If you analyse the above figure closely, you’ll realise that we suffer from a major drawback in assigning the class label. In the figure above, right after the radius cutoff we have two red data points, and the value of their class labels is completely ignored because they weren’t able to make it inside the radius, even though the difference in distance is minute. If we increase the value of R, we’ll be able to include those two red points, which would completely change our prediction, and the Grey X point would instead be predicted as Red. And if we increase the value of R only slightly, we may end up with 5 blue and 5 red, thus running into the issue of ties.

Therefore our algorithm is very sensitive to the value of R, and the value of R can greatly shift the prediction - which is fine during the training phase, but can create problems during the model testing/validation phase, as we might be unable to generalise the model well enough to make good predictions on unknown data. Thus we can come up with a kernel function, where we get a much smoother function instead of the box-shaped Parzen Window function, where the values of the data points are not a fully considerable 1 and then suddenly a fully unconsiderable 0.

The same number line, now with a smooth decaying curve overlaid instead of the hard 1/0 cutoff, starting near 1 close to X and gradually decaying toward 0 as distance increases

In a Kernel, we don’t assign weights as a hard 0 or 1, but instead distribute the weights such that they are proportional to the inverse of the distance from the unknown point to the test data point, so the data point closest to the unknown point contributes more, while the contribution of the data points diminishes as they move farther away from the unknown data point. Thus this gradual decay allows data points at close distances to have weights around 1, with a continuous decrease in this value as the distance increases.

The Kernel function helps transform smaller distances into higher weights and vice versa, and ends up providing us with weighted voting.
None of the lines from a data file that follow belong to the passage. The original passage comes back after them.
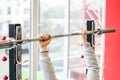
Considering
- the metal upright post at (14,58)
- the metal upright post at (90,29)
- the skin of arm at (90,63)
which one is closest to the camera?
the metal upright post at (14,58)

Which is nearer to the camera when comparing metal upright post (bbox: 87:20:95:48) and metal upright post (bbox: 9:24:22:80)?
metal upright post (bbox: 9:24:22:80)

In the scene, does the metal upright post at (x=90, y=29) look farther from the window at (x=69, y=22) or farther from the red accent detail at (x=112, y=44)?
the window at (x=69, y=22)

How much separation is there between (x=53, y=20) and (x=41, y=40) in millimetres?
2120

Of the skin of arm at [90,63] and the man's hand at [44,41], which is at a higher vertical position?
the man's hand at [44,41]

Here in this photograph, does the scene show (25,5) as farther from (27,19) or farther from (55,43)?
(55,43)

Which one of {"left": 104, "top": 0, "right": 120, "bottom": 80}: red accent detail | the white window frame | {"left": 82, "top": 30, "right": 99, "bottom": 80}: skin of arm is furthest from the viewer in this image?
{"left": 104, "top": 0, "right": 120, "bottom": 80}: red accent detail

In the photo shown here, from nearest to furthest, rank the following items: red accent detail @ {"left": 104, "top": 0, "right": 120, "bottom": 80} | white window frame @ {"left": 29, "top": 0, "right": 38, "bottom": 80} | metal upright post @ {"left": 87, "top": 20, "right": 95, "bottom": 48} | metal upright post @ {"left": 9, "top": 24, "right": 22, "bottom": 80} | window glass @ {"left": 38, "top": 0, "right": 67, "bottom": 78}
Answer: metal upright post @ {"left": 9, "top": 24, "right": 22, "bottom": 80}, metal upright post @ {"left": 87, "top": 20, "right": 95, "bottom": 48}, white window frame @ {"left": 29, "top": 0, "right": 38, "bottom": 80}, red accent detail @ {"left": 104, "top": 0, "right": 120, "bottom": 80}, window glass @ {"left": 38, "top": 0, "right": 67, "bottom": 78}

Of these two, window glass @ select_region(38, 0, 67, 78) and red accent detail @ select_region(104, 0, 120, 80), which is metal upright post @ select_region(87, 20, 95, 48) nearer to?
red accent detail @ select_region(104, 0, 120, 80)

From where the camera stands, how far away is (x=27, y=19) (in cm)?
257

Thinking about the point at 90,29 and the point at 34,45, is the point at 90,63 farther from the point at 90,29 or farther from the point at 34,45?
the point at 34,45

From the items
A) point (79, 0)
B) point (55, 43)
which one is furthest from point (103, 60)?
point (79, 0)

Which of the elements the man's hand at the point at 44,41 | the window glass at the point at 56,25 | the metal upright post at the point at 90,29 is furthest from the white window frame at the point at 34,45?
the man's hand at the point at 44,41

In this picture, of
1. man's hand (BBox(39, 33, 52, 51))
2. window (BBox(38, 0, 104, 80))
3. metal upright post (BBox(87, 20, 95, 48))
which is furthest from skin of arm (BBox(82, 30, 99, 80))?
window (BBox(38, 0, 104, 80))

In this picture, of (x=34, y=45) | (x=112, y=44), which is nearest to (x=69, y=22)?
(x=112, y=44)
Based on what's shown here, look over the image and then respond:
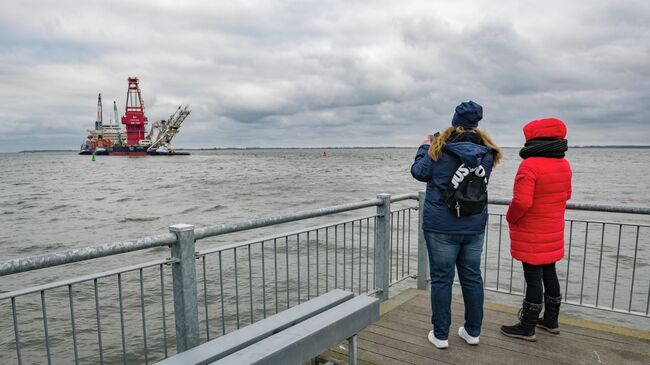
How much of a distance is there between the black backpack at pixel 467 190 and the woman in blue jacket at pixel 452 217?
0.15 feet

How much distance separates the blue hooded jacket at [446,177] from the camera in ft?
10.3

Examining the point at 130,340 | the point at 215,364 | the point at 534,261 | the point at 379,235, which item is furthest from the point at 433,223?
the point at 130,340

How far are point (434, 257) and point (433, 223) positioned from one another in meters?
0.30

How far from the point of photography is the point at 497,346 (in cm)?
379

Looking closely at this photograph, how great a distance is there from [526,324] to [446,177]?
167cm

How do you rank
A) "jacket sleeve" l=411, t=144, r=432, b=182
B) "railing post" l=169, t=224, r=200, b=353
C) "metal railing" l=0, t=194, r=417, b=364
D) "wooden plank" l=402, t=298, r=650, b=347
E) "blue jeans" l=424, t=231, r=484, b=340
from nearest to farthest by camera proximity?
1. "metal railing" l=0, t=194, r=417, b=364
2. "railing post" l=169, t=224, r=200, b=353
3. "jacket sleeve" l=411, t=144, r=432, b=182
4. "blue jeans" l=424, t=231, r=484, b=340
5. "wooden plank" l=402, t=298, r=650, b=347

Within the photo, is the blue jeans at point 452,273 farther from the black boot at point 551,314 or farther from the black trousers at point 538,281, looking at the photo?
the black boot at point 551,314

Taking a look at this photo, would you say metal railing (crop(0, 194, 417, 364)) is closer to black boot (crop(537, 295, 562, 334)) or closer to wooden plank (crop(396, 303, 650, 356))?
wooden plank (crop(396, 303, 650, 356))

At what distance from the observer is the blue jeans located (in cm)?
340

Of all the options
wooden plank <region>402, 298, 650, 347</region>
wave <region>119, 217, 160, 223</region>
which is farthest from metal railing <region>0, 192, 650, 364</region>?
wave <region>119, 217, 160, 223</region>

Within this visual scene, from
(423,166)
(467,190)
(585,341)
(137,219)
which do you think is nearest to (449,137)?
(423,166)

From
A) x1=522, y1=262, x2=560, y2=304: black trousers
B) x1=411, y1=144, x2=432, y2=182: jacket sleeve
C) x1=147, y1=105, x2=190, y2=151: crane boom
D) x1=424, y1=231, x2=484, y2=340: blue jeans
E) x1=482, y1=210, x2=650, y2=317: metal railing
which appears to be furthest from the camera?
x1=147, y1=105, x2=190, y2=151: crane boom

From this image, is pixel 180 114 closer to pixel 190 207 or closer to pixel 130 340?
pixel 190 207

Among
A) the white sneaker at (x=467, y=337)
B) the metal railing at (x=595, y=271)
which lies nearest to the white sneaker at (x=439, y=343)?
the white sneaker at (x=467, y=337)
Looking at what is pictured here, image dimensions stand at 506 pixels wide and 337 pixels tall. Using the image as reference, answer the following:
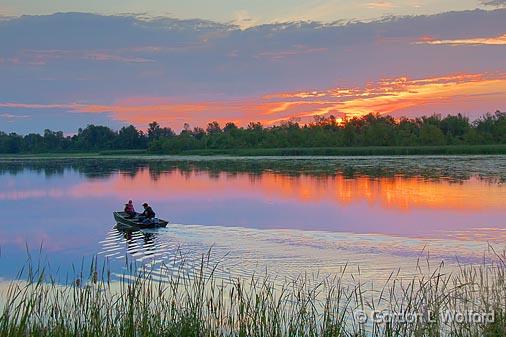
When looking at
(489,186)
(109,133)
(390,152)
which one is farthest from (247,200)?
(109,133)

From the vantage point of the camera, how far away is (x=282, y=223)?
81.0 ft

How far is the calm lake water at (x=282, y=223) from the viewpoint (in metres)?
17.3

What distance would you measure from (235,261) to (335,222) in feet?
26.8

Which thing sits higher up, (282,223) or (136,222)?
(136,222)

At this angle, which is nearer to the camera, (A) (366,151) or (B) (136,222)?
(B) (136,222)

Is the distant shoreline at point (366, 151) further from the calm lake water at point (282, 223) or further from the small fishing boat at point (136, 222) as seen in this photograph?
the small fishing boat at point (136, 222)

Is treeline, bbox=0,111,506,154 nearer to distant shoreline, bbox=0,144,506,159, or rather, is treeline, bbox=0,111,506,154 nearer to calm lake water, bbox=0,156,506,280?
distant shoreline, bbox=0,144,506,159

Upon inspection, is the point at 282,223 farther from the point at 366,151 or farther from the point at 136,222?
the point at 366,151

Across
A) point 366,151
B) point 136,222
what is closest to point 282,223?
point 136,222

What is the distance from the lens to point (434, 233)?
20656 mm

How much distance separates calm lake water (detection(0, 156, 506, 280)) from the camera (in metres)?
17.3

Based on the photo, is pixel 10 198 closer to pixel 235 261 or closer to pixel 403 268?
pixel 235 261

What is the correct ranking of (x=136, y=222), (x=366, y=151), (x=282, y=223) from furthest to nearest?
1. (x=366, y=151)
2. (x=282, y=223)
3. (x=136, y=222)

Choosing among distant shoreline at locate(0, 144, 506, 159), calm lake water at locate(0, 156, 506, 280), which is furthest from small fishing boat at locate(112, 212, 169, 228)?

Thus we are able to control the effect of the variance introduced by K in KNN and by R in Parzen Windows.

The equation for this decaying kernel function looks like this:

Formula: f(x) equals sgn of the sum over i of y sub i times K of (x sub i minus x), where K is the kernel function

If we compare the Parzen Windows equation with the equation above, we can see that we simply replace the indicator function with a kernel function between the testing point x and training point x_i, where K is based on the distance between x and x_i and decays from a large value to a small value.

Thus we can use the Kernel function to provide us with a more robust, generalised model that assigns weights to the data points - a better method than plain majority voting.

The alternatives to majority voting discussed above help make the model more stable and increase its accuracy. While Parzen Windows and the Kernel function both help provide a more unbiased estimate, the Kernel function is more effective in providing balanced results than Parzen Windows.